Virtualization can create new problems in the development process and, as VP of engineering for BlueStripe Software, Shane O'Donnell is focused on development life-cycle tools and processes to move core business applications to virtual platforms. He spoke with Jonathan Erickson, Dr. Dobb's editor in chief.
Dr. Dobb's: Will traditional life-cycle management methods do the job when virtualization is involved?
O'Donnell: Traditional software lifecycle management methods are absolutely still applicable, but as with any good process, you may need to switch out the tools you use as the environment changes. Virtualization offers an easy way to reinvent the way "handoffs" work within the life cycle.
We've all seen the handoffs from development to QA, QA to staging, and staging to production. And they've been implemented using some pretty convoluted mechanisms. Virtualization allows those hand-offs to use a single unit of currency -- a virtual machine (VM) -- and avoid the hassles of source control, and differing hardware, configurations, and build environments.
So the process is right, but the tooling changes. If we approach virtualization with open minds, we all benefit.
Fundamentally, virtualization technologies such as VMware and Xen change two basic assumptions around application deployment:
- Applications don't scale as cleanly and linearly as they used to (for those that ever did).
- Input/Output (I/O) paths change and charge a new, higher CPU tax for "off-box," or out of the VM in this case, I/O.
Where we tend to see most folks falling down is in rushing into virtualization off complex, transactional applications. Usually, this is when the virtualization roll-out is chartered to a team that's network- and system-savvy, but blissfully unaware of the complexity of the application, its dependencies, the nature of its remote procedure call (RPC) mechanisms.

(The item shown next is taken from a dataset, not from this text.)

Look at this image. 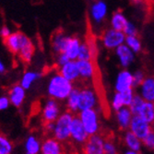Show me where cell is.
Returning a JSON list of instances; mask_svg holds the SVG:
<instances>
[{"instance_id":"obj_1","label":"cell","mask_w":154,"mask_h":154,"mask_svg":"<svg viewBox=\"0 0 154 154\" xmlns=\"http://www.w3.org/2000/svg\"><path fill=\"white\" fill-rule=\"evenodd\" d=\"M86 43L90 49V62L92 66V83L94 87V91L96 92V95L98 99L103 103V99L105 100L104 95V87L103 84V77L101 74V69L99 66V61H98V46L95 35L92 32V27L91 24V20L89 17H86Z\"/></svg>"},{"instance_id":"obj_2","label":"cell","mask_w":154,"mask_h":154,"mask_svg":"<svg viewBox=\"0 0 154 154\" xmlns=\"http://www.w3.org/2000/svg\"><path fill=\"white\" fill-rule=\"evenodd\" d=\"M73 90L72 82L60 74L53 77L49 82L48 92L54 100H65Z\"/></svg>"},{"instance_id":"obj_3","label":"cell","mask_w":154,"mask_h":154,"mask_svg":"<svg viewBox=\"0 0 154 154\" xmlns=\"http://www.w3.org/2000/svg\"><path fill=\"white\" fill-rule=\"evenodd\" d=\"M73 116L71 112L67 111L60 115L54 122V128L53 130L54 137L62 143L70 140V125Z\"/></svg>"},{"instance_id":"obj_4","label":"cell","mask_w":154,"mask_h":154,"mask_svg":"<svg viewBox=\"0 0 154 154\" xmlns=\"http://www.w3.org/2000/svg\"><path fill=\"white\" fill-rule=\"evenodd\" d=\"M79 117L89 136L100 132V119L98 112L95 110V108L80 111Z\"/></svg>"},{"instance_id":"obj_5","label":"cell","mask_w":154,"mask_h":154,"mask_svg":"<svg viewBox=\"0 0 154 154\" xmlns=\"http://www.w3.org/2000/svg\"><path fill=\"white\" fill-rule=\"evenodd\" d=\"M104 140L105 137L100 132L89 136L82 146V154H104Z\"/></svg>"},{"instance_id":"obj_6","label":"cell","mask_w":154,"mask_h":154,"mask_svg":"<svg viewBox=\"0 0 154 154\" xmlns=\"http://www.w3.org/2000/svg\"><path fill=\"white\" fill-rule=\"evenodd\" d=\"M89 137V134L86 132L79 116H73L70 125V140L78 146H83Z\"/></svg>"},{"instance_id":"obj_7","label":"cell","mask_w":154,"mask_h":154,"mask_svg":"<svg viewBox=\"0 0 154 154\" xmlns=\"http://www.w3.org/2000/svg\"><path fill=\"white\" fill-rule=\"evenodd\" d=\"M128 130L132 132L134 135H136L138 138L142 139L150 131H152L153 128H152V124L145 121L138 115H133Z\"/></svg>"},{"instance_id":"obj_8","label":"cell","mask_w":154,"mask_h":154,"mask_svg":"<svg viewBox=\"0 0 154 154\" xmlns=\"http://www.w3.org/2000/svg\"><path fill=\"white\" fill-rule=\"evenodd\" d=\"M125 41V34L121 31L110 29L103 35V43L107 49H114L123 45Z\"/></svg>"},{"instance_id":"obj_9","label":"cell","mask_w":154,"mask_h":154,"mask_svg":"<svg viewBox=\"0 0 154 154\" xmlns=\"http://www.w3.org/2000/svg\"><path fill=\"white\" fill-rule=\"evenodd\" d=\"M97 104V95L94 91L90 88H85L79 91V111L95 108Z\"/></svg>"},{"instance_id":"obj_10","label":"cell","mask_w":154,"mask_h":154,"mask_svg":"<svg viewBox=\"0 0 154 154\" xmlns=\"http://www.w3.org/2000/svg\"><path fill=\"white\" fill-rule=\"evenodd\" d=\"M26 38L27 36L24 33H22L21 32H17L14 33H10V35L8 38L3 40V42L6 45L7 48L8 49V51L11 54L16 55L19 54L20 47Z\"/></svg>"},{"instance_id":"obj_11","label":"cell","mask_w":154,"mask_h":154,"mask_svg":"<svg viewBox=\"0 0 154 154\" xmlns=\"http://www.w3.org/2000/svg\"><path fill=\"white\" fill-rule=\"evenodd\" d=\"M60 114L59 106L54 99H50L46 102L43 111V121L46 123H54Z\"/></svg>"},{"instance_id":"obj_12","label":"cell","mask_w":154,"mask_h":154,"mask_svg":"<svg viewBox=\"0 0 154 154\" xmlns=\"http://www.w3.org/2000/svg\"><path fill=\"white\" fill-rule=\"evenodd\" d=\"M42 154H66L62 142L54 137H48L41 144Z\"/></svg>"},{"instance_id":"obj_13","label":"cell","mask_w":154,"mask_h":154,"mask_svg":"<svg viewBox=\"0 0 154 154\" xmlns=\"http://www.w3.org/2000/svg\"><path fill=\"white\" fill-rule=\"evenodd\" d=\"M132 88L134 89L133 74H131L127 69H124L117 76L116 82V91L118 92H123Z\"/></svg>"},{"instance_id":"obj_14","label":"cell","mask_w":154,"mask_h":154,"mask_svg":"<svg viewBox=\"0 0 154 154\" xmlns=\"http://www.w3.org/2000/svg\"><path fill=\"white\" fill-rule=\"evenodd\" d=\"M59 74L69 81H76L79 78L77 62L75 60H69L67 63H66L60 67Z\"/></svg>"},{"instance_id":"obj_15","label":"cell","mask_w":154,"mask_h":154,"mask_svg":"<svg viewBox=\"0 0 154 154\" xmlns=\"http://www.w3.org/2000/svg\"><path fill=\"white\" fill-rule=\"evenodd\" d=\"M133 114L128 106H124L118 111H116V121L118 127L121 130H128Z\"/></svg>"},{"instance_id":"obj_16","label":"cell","mask_w":154,"mask_h":154,"mask_svg":"<svg viewBox=\"0 0 154 154\" xmlns=\"http://www.w3.org/2000/svg\"><path fill=\"white\" fill-rule=\"evenodd\" d=\"M116 49L121 66L124 67H128L134 61V52L125 44L119 45Z\"/></svg>"},{"instance_id":"obj_17","label":"cell","mask_w":154,"mask_h":154,"mask_svg":"<svg viewBox=\"0 0 154 154\" xmlns=\"http://www.w3.org/2000/svg\"><path fill=\"white\" fill-rule=\"evenodd\" d=\"M123 142L128 149L135 150V151H141L143 145L142 140L138 138L136 135H134L129 130H125L123 135Z\"/></svg>"},{"instance_id":"obj_18","label":"cell","mask_w":154,"mask_h":154,"mask_svg":"<svg viewBox=\"0 0 154 154\" xmlns=\"http://www.w3.org/2000/svg\"><path fill=\"white\" fill-rule=\"evenodd\" d=\"M34 51H35V47H34L33 44L32 43V41L27 37L20 47V50L18 55L24 64L29 65L32 58Z\"/></svg>"},{"instance_id":"obj_19","label":"cell","mask_w":154,"mask_h":154,"mask_svg":"<svg viewBox=\"0 0 154 154\" xmlns=\"http://www.w3.org/2000/svg\"><path fill=\"white\" fill-rule=\"evenodd\" d=\"M140 87V95L144 101L154 102V78H145Z\"/></svg>"},{"instance_id":"obj_20","label":"cell","mask_w":154,"mask_h":154,"mask_svg":"<svg viewBox=\"0 0 154 154\" xmlns=\"http://www.w3.org/2000/svg\"><path fill=\"white\" fill-rule=\"evenodd\" d=\"M79 47H80V41L79 40V38L67 37L64 54H66L70 60H77Z\"/></svg>"},{"instance_id":"obj_21","label":"cell","mask_w":154,"mask_h":154,"mask_svg":"<svg viewBox=\"0 0 154 154\" xmlns=\"http://www.w3.org/2000/svg\"><path fill=\"white\" fill-rule=\"evenodd\" d=\"M25 98V89L19 84L14 85L9 91V101L16 107H20Z\"/></svg>"},{"instance_id":"obj_22","label":"cell","mask_w":154,"mask_h":154,"mask_svg":"<svg viewBox=\"0 0 154 154\" xmlns=\"http://www.w3.org/2000/svg\"><path fill=\"white\" fill-rule=\"evenodd\" d=\"M137 115L145 121L152 124L154 121V103L152 102L145 101Z\"/></svg>"},{"instance_id":"obj_23","label":"cell","mask_w":154,"mask_h":154,"mask_svg":"<svg viewBox=\"0 0 154 154\" xmlns=\"http://www.w3.org/2000/svg\"><path fill=\"white\" fill-rule=\"evenodd\" d=\"M128 20L125 17L124 14L121 11H116L113 14V17L111 20V25L112 28L116 31L123 32L125 30V26H127Z\"/></svg>"},{"instance_id":"obj_24","label":"cell","mask_w":154,"mask_h":154,"mask_svg":"<svg viewBox=\"0 0 154 154\" xmlns=\"http://www.w3.org/2000/svg\"><path fill=\"white\" fill-rule=\"evenodd\" d=\"M76 62L79 72V77L83 79H91L92 76V66L90 60L77 59Z\"/></svg>"},{"instance_id":"obj_25","label":"cell","mask_w":154,"mask_h":154,"mask_svg":"<svg viewBox=\"0 0 154 154\" xmlns=\"http://www.w3.org/2000/svg\"><path fill=\"white\" fill-rule=\"evenodd\" d=\"M79 90L73 89L67 97V111L71 113H76L79 111Z\"/></svg>"},{"instance_id":"obj_26","label":"cell","mask_w":154,"mask_h":154,"mask_svg":"<svg viewBox=\"0 0 154 154\" xmlns=\"http://www.w3.org/2000/svg\"><path fill=\"white\" fill-rule=\"evenodd\" d=\"M26 154H38L41 151V143L34 136H30L25 143Z\"/></svg>"},{"instance_id":"obj_27","label":"cell","mask_w":154,"mask_h":154,"mask_svg":"<svg viewBox=\"0 0 154 154\" xmlns=\"http://www.w3.org/2000/svg\"><path fill=\"white\" fill-rule=\"evenodd\" d=\"M107 7L103 1H99L94 4L92 8V15L97 21H101L106 15Z\"/></svg>"},{"instance_id":"obj_28","label":"cell","mask_w":154,"mask_h":154,"mask_svg":"<svg viewBox=\"0 0 154 154\" xmlns=\"http://www.w3.org/2000/svg\"><path fill=\"white\" fill-rule=\"evenodd\" d=\"M125 45H127L134 53H139L141 51V42L137 35L125 36Z\"/></svg>"},{"instance_id":"obj_29","label":"cell","mask_w":154,"mask_h":154,"mask_svg":"<svg viewBox=\"0 0 154 154\" xmlns=\"http://www.w3.org/2000/svg\"><path fill=\"white\" fill-rule=\"evenodd\" d=\"M13 145L9 139L3 134H0V154H11Z\"/></svg>"},{"instance_id":"obj_30","label":"cell","mask_w":154,"mask_h":154,"mask_svg":"<svg viewBox=\"0 0 154 154\" xmlns=\"http://www.w3.org/2000/svg\"><path fill=\"white\" fill-rule=\"evenodd\" d=\"M144 99L143 98L139 95V94H135L134 97H133V99L129 104V109L130 111L132 112V114L133 115H137L138 114V112L139 110H140L142 104L144 103Z\"/></svg>"},{"instance_id":"obj_31","label":"cell","mask_w":154,"mask_h":154,"mask_svg":"<svg viewBox=\"0 0 154 154\" xmlns=\"http://www.w3.org/2000/svg\"><path fill=\"white\" fill-rule=\"evenodd\" d=\"M103 150H104V154H118L117 146L114 141V139H112L110 137H105Z\"/></svg>"},{"instance_id":"obj_32","label":"cell","mask_w":154,"mask_h":154,"mask_svg":"<svg viewBox=\"0 0 154 154\" xmlns=\"http://www.w3.org/2000/svg\"><path fill=\"white\" fill-rule=\"evenodd\" d=\"M39 77L37 73L34 72H28L24 75L22 81H21V86L24 89H29L32 85V83Z\"/></svg>"},{"instance_id":"obj_33","label":"cell","mask_w":154,"mask_h":154,"mask_svg":"<svg viewBox=\"0 0 154 154\" xmlns=\"http://www.w3.org/2000/svg\"><path fill=\"white\" fill-rule=\"evenodd\" d=\"M111 106H112V108H113L116 112L125 106L121 92H118V91L116 92V94L113 97V100H112Z\"/></svg>"},{"instance_id":"obj_34","label":"cell","mask_w":154,"mask_h":154,"mask_svg":"<svg viewBox=\"0 0 154 154\" xmlns=\"http://www.w3.org/2000/svg\"><path fill=\"white\" fill-rule=\"evenodd\" d=\"M141 140L143 147L149 150H154V130L150 131Z\"/></svg>"},{"instance_id":"obj_35","label":"cell","mask_w":154,"mask_h":154,"mask_svg":"<svg viewBox=\"0 0 154 154\" xmlns=\"http://www.w3.org/2000/svg\"><path fill=\"white\" fill-rule=\"evenodd\" d=\"M77 59H81V60H90V49L87 45V43L80 44L79 51V55Z\"/></svg>"},{"instance_id":"obj_36","label":"cell","mask_w":154,"mask_h":154,"mask_svg":"<svg viewBox=\"0 0 154 154\" xmlns=\"http://www.w3.org/2000/svg\"><path fill=\"white\" fill-rule=\"evenodd\" d=\"M145 79L144 73L141 70H137L133 74V87H139L141 85V83L143 82Z\"/></svg>"},{"instance_id":"obj_37","label":"cell","mask_w":154,"mask_h":154,"mask_svg":"<svg viewBox=\"0 0 154 154\" xmlns=\"http://www.w3.org/2000/svg\"><path fill=\"white\" fill-rule=\"evenodd\" d=\"M123 32L125 34V36H134V35H137V30L135 27V25L131 22H128L127 26H125V30L123 31Z\"/></svg>"},{"instance_id":"obj_38","label":"cell","mask_w":154,"mask_h":154,"mask_svg":"<svg viewBox=\"0 0 154 154\" xmlns=\"http://www.w3.org/2000/svg\"><path fill=\"white\" fill-rule=\"evenodd\" d=\"M9 98L7 97H0V111L1 110H5L8 107L9 105Z\"/></svg>"},{"instance_id":"obj_39","label":"cell","mask_w":154,"mask_h":154,"mask_svg":"<svg viewBox=\"0 0 154 154\" xmlns=\"http://www.w3.org/2000/svg\"><path fill=\"white\" fill-rule=\"evenodd\" d=\"M0 35H1V37H2L3 40H5L6 38H8L10 35V31H9V29H8L7 26L4 25L1 28V30H0Z\"/></svg>"},{"instance_id":"obj_40","label":"cell","mask_w":154,"mask_h":154,"mask_svg":"<svg viewBox=\"0 0 154 154\" xmlns=\"http://www.w3.org/2000/svg\"><path fill=\"white\" fill-rule=\"evenodd\" d=\"M122 154H141V152L140 151L131 150V149H127V150H125Z\"/></svg>"},{"instance_id":"obj_41","label":"cell","mask_w":154,"mask_h":154,"mask_svg":"<svg viewBox=\"0 0 154 154\" xmlns=\"http://www.w3.org/2000/svg\"><path fill=\"white\" fill-rule=\"evenodd\" d=\"M2 71H4V66L2 65L1 62H0V72H2Z\"/></svg>"},{"instance_id":"obj_42","label":"cell","mask_w":154,"mask_h":154,"mask_svg":"<svg viewBox=\"0 0 154 154\" xmlns=\"http://www.w3.org/2000/svg\"><path fill=\"white\" fill-rule=\"evenodd\" d=\"M152 125H154V121H153V123H152Z\"/></svg>"},{"instance_id":"obj_43","label":"cell","mask_w":154,"mask_h":154,"mask_svg":"<svg viewBox=\"0 0 154 154\" xmlns=\"http://www.w3.org/2000/svg\"><path fill=\"white\" fill-rule=\"evenodd\" d=\"M153 103H154V102H153Z\"/></svg>"}]
</instances>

Virtualization causes network I/O (and often that includes storage I/O now, too) to be handled multiple times by the same CPU complex. This introduces new CPU overhead that's directly associated with I/O functions. Throw the architecture of a complex transactional application into that environment and you can begin to see why things don't scale as cleanly as one might expect.
The upside is that there are affordable tools available to better understand the complexity of transactional applications. Unfortunately, a lot of the folks deploying virtualization don't know to look at this before they start virtualizing every system they can get their hands on.
Dr. Dobb's: Server virtualization sometimes enables higher workloads -- and sometimes doesn't. When can server virtualization come up short?
O'Donnell: Almost everytime I've seen virtualization deployments fail, it's because the applications (or the lower-level services offered by the OS) are doing much more I/O than the average server -- and no one had done their homework to know that in advance of a P2V conversion. Hypervisor-based virtualization has always suffered from the overhead associated with being "in the way" when it comes to I/O.
So if you have an application that does a lot of I/O and that I/O has a greater impact on CPU utilization in a virtual environment than it did in a physical environment, you should make sure youve done your homework and understand that application inside and out so you can be successful in your virtualization efforts.
Dr. Dobb's: Which applications may encounter problems?
O'Donnell: Usually, we see problems in multi-tier transactional applications. The traffic encountered between those systems almost always surprises. We also see problems where the mid-tier receives a single request and turns around and does hundreds of database requests out the back-end. In some cases, this is expected behavior. In others, where the original query is relatively basic, it's shocking.
Unfortunately, we've seen it happen often enough that we -- and all the virtualization vendors as well -- advocate a best practice of a complete assessment of your environment before even considering a deployment.